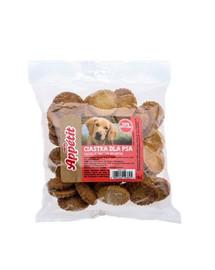 COMFY Appetit psie sušienky 150G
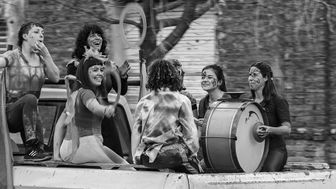 La Firulata, el documental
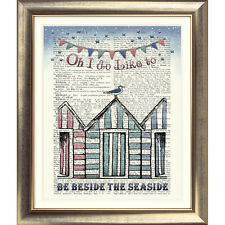 ART PRINT ON ORIGINAL ANTIQUE BOOK PAGE Beach Huts Vintage Sea Seaside Seagull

- Action item:
Output the data above exactly. Drop every picture.

- Task response:
 COMFY Appetit psie sušienky 150G
 La Firulata, el documental
 ART PRINT ON ORIGINAL ANTIQUE BOOK PAGE Beach Huts Vintage Sea Seaside Seagull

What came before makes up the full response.